なお,仮に,A【※主債務者】が記載内容を本件販売店の担当者に伝えて,その者に更に署名,捺印を代行させたとしても,それは被告のA【※主債務者】に対する指示又は依頼の趣旨の範囲内に含まれるというべきである。 
そうすると,本件保証契約については,平成24年12月21日に被告の意思に基づき,本件書面によって原告に対する申込みがされ,同月22日に成立したものと認められる。
※【 】内は筆者加筆。

【東京地裁平成28年9月7日判決】
被告は,本件連帯保証契約の相手方当事者である原告の担当者に対し,本件連帯保証契約書に被告の氏名及び住所を記入してこれを作成したのが被告自身である旨を明確に表明した上,本件連帯保証契約に基づく連帯保証人の債務の具体的内容を確認し,かつ被告自身が当該債務を負うことを明示的に承諾したものと認められる。

§ 作業指示:
a: 本文のうち、「なお,仮に,A【※主債務者】」で始まり「に承諾したものと認められる。」で終わる部分を、一字も変えずに打ち直してください。
b: 次の(i)〜(iii)が本文の内容と合うかどうか、それぞれ「はい」か「いいえ」で答え、決め手となる本文の語句をそのまま引用せよ。
(i) 本件保証契約は平成24年12月22日に成立したと認められている。
(ii) 本件書面による申込みは、原告から被告に対してされた。
(iii) 【 】内の語句は、筆者が書き加えたものである。
エントリは本文とは別の資料である。

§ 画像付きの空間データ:
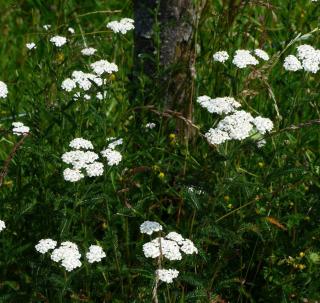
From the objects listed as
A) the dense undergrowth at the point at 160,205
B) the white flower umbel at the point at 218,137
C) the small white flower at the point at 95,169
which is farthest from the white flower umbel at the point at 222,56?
the small white flower at the point at 95,169

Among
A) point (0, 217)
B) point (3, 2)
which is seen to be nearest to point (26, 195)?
point (0, 217)

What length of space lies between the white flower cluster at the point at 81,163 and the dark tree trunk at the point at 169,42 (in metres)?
0.85

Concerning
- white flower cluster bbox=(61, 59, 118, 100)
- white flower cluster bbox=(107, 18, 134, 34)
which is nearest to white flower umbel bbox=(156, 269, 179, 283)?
white flower cluster bbox=(61, 59, 118, 100)

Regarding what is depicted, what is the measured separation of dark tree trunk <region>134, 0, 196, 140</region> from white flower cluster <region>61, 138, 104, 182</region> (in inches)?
33.6

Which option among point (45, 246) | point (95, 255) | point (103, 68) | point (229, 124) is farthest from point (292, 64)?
point (45, 246)

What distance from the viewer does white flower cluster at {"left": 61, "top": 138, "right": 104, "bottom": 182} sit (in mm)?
2694

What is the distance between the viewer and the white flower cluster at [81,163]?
2.69 m

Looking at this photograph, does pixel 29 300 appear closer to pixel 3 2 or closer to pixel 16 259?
pixel 16 259

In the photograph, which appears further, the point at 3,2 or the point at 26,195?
the point at 3,2

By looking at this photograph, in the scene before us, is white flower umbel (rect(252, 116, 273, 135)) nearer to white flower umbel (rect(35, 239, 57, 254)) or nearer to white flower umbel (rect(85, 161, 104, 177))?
white flower umbel (rect(85, 161, 104, 177))

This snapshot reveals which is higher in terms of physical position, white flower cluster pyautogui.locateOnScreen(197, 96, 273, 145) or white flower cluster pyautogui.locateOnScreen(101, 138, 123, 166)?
white flower cluster pyautogui.locateOnScreen(197, 96, 273, 145)

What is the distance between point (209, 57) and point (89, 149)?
1.24 meters

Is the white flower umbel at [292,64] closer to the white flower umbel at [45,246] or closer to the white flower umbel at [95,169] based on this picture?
the white flower umbel at [95,169]

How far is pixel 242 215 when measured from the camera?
3.06 m
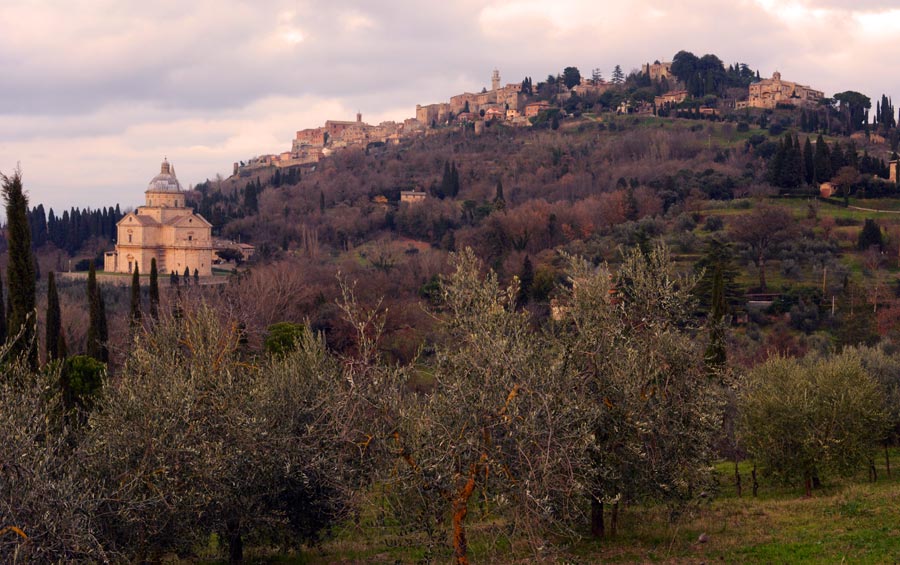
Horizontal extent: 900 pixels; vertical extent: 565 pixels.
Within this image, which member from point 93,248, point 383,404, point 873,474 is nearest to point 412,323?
point 873,474

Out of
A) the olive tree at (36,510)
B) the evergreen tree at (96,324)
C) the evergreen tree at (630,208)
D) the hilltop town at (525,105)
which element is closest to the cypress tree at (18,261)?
the evergreen tree at (96,324)

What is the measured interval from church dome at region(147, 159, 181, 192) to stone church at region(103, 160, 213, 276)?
3.54 m

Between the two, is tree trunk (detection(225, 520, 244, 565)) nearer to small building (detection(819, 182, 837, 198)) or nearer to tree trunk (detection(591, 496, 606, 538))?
tree trunk (detection(591, 496, 606, 538))

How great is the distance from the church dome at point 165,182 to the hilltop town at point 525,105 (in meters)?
58.4

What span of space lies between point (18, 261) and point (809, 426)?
20.2 meters

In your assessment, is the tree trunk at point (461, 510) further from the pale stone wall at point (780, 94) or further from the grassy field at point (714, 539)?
the pale stone wall at point (780, 94)

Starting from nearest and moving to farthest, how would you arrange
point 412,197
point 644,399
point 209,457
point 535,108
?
point 209,457
point 644,399
point 412,197
point 535,108

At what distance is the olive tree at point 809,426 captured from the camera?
19.6 metres

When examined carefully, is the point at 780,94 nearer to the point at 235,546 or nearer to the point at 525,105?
the point at 525,105

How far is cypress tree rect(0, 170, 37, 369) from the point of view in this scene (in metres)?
22.6

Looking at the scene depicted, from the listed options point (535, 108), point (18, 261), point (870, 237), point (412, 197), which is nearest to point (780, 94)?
point (535, 108)

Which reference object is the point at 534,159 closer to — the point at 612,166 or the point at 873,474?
the point at 612,166

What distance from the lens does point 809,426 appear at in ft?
64.7

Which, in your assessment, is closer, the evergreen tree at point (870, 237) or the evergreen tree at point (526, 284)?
the evergreen tree at point (526, 284)
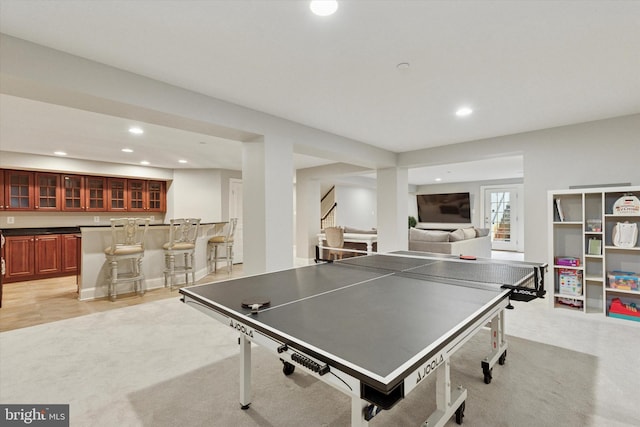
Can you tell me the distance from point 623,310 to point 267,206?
4.12 metres

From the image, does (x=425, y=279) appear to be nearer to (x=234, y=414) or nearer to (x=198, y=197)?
(x=234, y=414)

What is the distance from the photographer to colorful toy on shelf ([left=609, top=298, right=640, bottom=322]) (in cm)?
323

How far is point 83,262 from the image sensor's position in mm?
4168

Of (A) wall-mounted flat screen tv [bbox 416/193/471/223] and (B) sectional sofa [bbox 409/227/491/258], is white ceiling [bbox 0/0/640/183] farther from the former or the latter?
(A) wall-mounted flat screen tv [bbox 416/193/471/223]

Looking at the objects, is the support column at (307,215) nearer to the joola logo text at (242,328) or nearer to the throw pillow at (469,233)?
the throw pillow at (469,233)

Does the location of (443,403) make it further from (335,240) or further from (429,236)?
(335,240)

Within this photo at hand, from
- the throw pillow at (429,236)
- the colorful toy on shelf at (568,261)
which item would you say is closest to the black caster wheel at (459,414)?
the colorful toy on shelf at (568,261)

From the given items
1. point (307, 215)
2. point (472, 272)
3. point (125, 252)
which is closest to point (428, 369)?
point (472, 272)

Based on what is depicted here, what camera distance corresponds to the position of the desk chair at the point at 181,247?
4.77 meters

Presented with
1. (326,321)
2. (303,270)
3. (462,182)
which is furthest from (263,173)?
(462,182)

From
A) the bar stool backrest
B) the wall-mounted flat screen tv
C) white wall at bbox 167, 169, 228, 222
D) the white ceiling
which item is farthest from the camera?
the wall-mounted flat screen tv

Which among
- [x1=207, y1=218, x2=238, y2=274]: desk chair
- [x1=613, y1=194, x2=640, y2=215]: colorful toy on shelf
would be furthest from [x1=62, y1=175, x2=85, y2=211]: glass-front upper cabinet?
[x1=613, y1=194, x2=640, y2=215]: colorful toy on shelf

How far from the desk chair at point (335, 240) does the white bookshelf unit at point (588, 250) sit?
377 cm

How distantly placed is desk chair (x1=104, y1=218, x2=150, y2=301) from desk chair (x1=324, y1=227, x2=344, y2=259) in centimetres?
365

§ 解答一覧:
a:
なお,仮に,A【※主債務者】が記載内容を本件販売店の担当者に伝えて,その者に更に署名,捺印を代行させたとしても,それは被告のA【※主債務者】に対する指示又は依頼の趣旨の範囲内に含まれるというべきである。 
そうすると,本件保証契約については,平成24年12月21日に被告の意思に基づき,本件書面によって原告に対する申込みがされ,同月22日に成立したものと認められる。
※【 】内は筆者加筆。

【東京地裁平成28年9月7日判決】
被告は,本件連帯保証契約の相手方当事者である原告の担当者に対し,本件連帯保証契約書に被告の氏名及び住所を記入してこれを作成したのが被告自身である旨を明確に表明した上,本件連帯保証契約に基づく連帯保証人の債務の具体的内容を確認し,かつ被告自身が当該債務を負うことを明示的に承諾したものと認められる。

b:
(i) はい。「同月22日に成立したものと認められる」
(ii) いいえ。「被告の意思に基づき,本件書面によって原告に対する申込みがされ」
(iii) はい。「※【 】内は筆者加筆。」